§ Reading text

********************

COVID Can’t Stop Warrior Students from Getting their Licences


Dennis Racket

Four-Wheel Whip: Sophomore Lindsay Vicens can now cruise around town in her new car, which she received for her birthday.

Driving is one of the most impactful thresholds a teenager can cross into responsibility, independence, and most importantly, freedom. Though COVID limitations have forced us to reinvent the journey to getting a drivers licence, North Atlanta students have persevered nonetheless. 


To begin the journey to getting a driver’s license, it’s required to have a drivers permit for at least one year before taking the drivers test. With all of the excitement that comes with driving, most teens try to get their permit as close to their 15th birthday as possible. After taking, and hopefully passing, the permit test, teens prepare themselves for the much anticipated drivers test, but they still have an entire year ahead of them. In the meantime, these soon to be licensed drivers have a few things they need to do.


First is the grueling, but important, Drivers Ed course. Before COVID, these 30 hours of instruction were typically conducted in person. Considering this year’s COVID constraints however, Drivers Ed had to be conducted as an online course over Zoom Call or through an instructional website. Sophomore Lindsay Vicens was one of many North Atlanta students who took drivers ed online. “I did my Drivers Ed online and it was super hard to focus.” said Vicens, “It definitely took me longer than 30 hours to complete the course.”


After completing the Drivers Ed course, it’s then required to complete either 6 hours of driving with an instructor or, 40 documented hours of driving with a parent. For those who chose to do 40 hours of driving with their parents, COVID had no effect on the process, but for those who chose to complete 6 hours of driving with an instructor, the process looks a little different. Drivers and instructors practice many precautions such as wearing masks, taking temperatures, and wiping things down before and after each driver takes the wheel. Though the process may seem tedious, it’s meant to keep everyone in the car safe.


After all of the requirements are met, it’s finally time to take the long-awaited test. With COVID precautions being heavily enforced at DMVs across Georgia, this can go one of two ways. The first is just like the average drivers test, except the instructor and driver both wear masks, take temperatures, etc. before the test. The second is conducted strictly in the parking lot, where a parent is in the car with a driver and the instructor evaluates from outside of the car. Sophomore Duskin Balch took the test with the instructor outside of the car. “I didn’t mind the precautions taken during my drivers’ test because I know they provided a protective environment for me to take my test, and it honestly was probably a little bit easier with my parent in the car.”


COVID limitations could not stop the Warriors from achieving one of the most important tasks of their teenage years, and these Dubs continue to show true perseverance in the face of adversity.

********************

§ Entries supplied
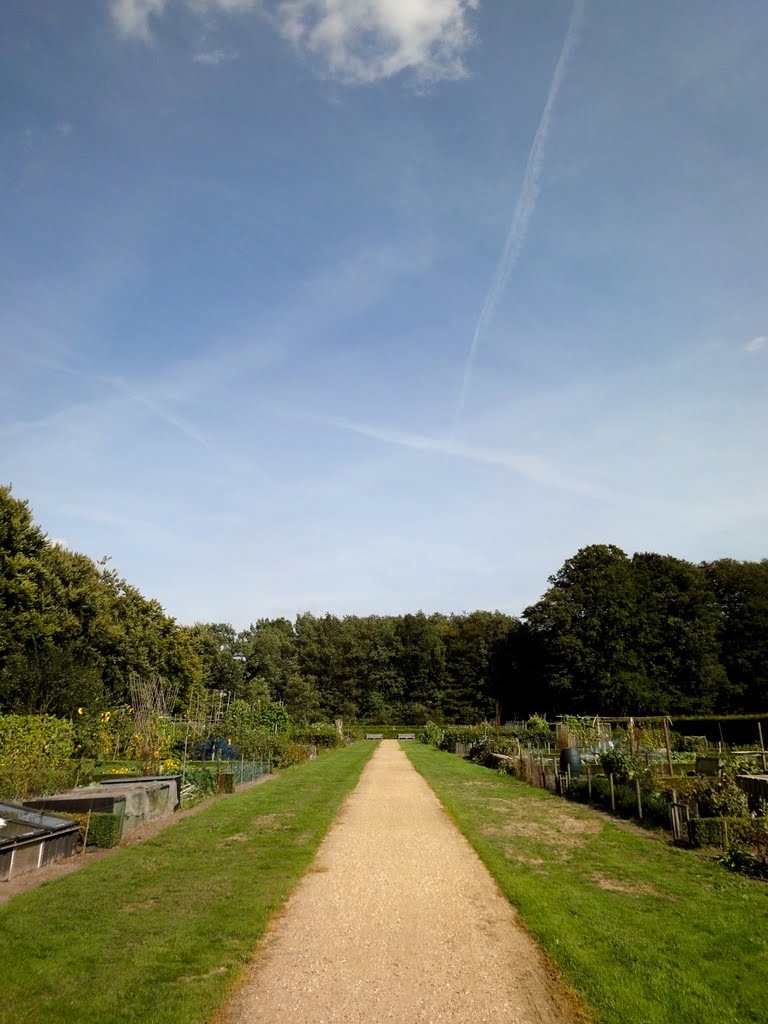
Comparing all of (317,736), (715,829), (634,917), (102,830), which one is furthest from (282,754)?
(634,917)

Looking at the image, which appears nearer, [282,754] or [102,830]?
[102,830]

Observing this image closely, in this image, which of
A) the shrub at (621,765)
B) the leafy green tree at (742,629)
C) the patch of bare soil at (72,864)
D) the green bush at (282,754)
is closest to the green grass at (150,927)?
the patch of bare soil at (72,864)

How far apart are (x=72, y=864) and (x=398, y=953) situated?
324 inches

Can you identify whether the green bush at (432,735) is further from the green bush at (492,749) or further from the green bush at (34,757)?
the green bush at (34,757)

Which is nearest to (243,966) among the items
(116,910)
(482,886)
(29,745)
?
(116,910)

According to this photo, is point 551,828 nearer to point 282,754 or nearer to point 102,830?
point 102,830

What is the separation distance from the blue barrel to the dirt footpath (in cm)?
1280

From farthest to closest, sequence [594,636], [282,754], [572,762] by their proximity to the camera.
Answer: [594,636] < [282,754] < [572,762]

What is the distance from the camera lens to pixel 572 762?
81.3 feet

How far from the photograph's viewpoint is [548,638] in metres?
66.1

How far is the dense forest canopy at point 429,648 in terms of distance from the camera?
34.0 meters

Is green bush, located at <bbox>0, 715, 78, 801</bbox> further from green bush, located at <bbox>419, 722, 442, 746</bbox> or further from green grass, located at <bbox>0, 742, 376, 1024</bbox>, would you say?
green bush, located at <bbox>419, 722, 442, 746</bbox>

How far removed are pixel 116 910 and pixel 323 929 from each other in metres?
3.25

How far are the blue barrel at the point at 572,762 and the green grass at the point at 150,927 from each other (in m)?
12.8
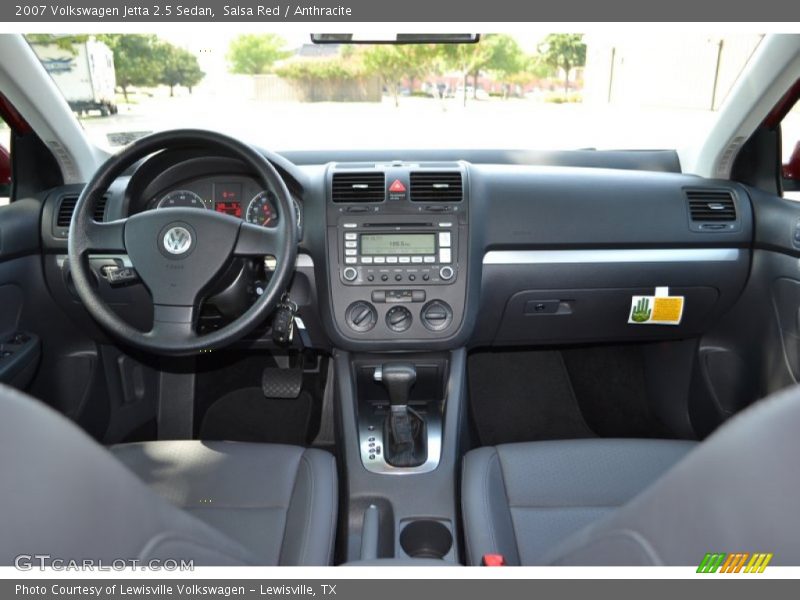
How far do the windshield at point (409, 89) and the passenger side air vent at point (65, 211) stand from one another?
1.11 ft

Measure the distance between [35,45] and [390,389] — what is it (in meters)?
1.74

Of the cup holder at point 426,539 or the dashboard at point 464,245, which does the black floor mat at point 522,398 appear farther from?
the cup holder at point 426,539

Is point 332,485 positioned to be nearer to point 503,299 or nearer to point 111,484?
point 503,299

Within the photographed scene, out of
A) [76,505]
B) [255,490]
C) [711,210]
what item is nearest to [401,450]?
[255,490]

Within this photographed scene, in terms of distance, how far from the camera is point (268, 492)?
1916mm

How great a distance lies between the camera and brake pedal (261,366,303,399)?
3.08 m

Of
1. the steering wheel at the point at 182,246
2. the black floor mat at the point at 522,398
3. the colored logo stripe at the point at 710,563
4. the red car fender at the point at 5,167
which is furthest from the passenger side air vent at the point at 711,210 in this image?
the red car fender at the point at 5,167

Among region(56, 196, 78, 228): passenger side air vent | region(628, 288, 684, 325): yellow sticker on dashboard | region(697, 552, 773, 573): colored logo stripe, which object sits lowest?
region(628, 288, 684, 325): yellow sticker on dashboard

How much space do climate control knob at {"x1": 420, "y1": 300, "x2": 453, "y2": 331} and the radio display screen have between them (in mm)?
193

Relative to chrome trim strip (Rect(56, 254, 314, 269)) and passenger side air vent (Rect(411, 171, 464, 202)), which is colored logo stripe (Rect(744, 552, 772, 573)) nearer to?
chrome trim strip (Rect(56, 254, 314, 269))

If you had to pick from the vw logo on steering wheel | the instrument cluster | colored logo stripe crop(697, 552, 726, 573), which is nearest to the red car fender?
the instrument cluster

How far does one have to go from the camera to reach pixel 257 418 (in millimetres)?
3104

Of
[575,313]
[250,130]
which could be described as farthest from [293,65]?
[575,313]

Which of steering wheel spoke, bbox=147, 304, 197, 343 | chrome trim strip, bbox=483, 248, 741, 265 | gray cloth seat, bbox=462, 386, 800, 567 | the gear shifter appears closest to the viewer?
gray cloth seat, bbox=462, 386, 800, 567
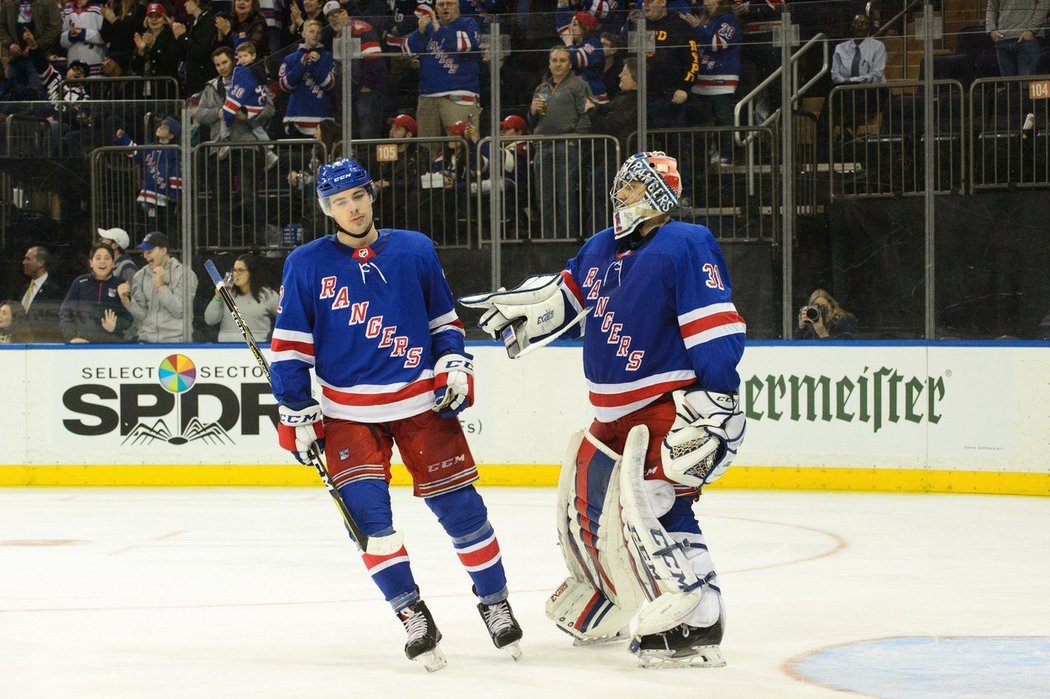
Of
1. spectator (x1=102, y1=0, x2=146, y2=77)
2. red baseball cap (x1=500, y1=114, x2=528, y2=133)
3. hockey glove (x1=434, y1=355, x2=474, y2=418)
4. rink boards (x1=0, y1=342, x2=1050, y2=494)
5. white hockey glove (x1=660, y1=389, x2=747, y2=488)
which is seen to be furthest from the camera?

********************

Please reproduce the driver's license article word for word, everything from "After completing the" down to "the car safe.". Rely only on the driver's license article, not on the entries.

After completing the Drivers Ed course, it’s then required to complete either 6 hours of driving with an instructor or, 40 documented hours of driving with a parent. For those who chose to do 40 hours of driving with their parents, COVID had no effect on the process, but for those who chose to complete 6 hours of driving with an instructor, the process looks a little different. Drivers and instructors practice many precautions such as wearing masks, taking temperatures, and wiping things down before and after each driver takes the wheel. Though the process may seem tedious, it’s meant to keep everyone in the car safe.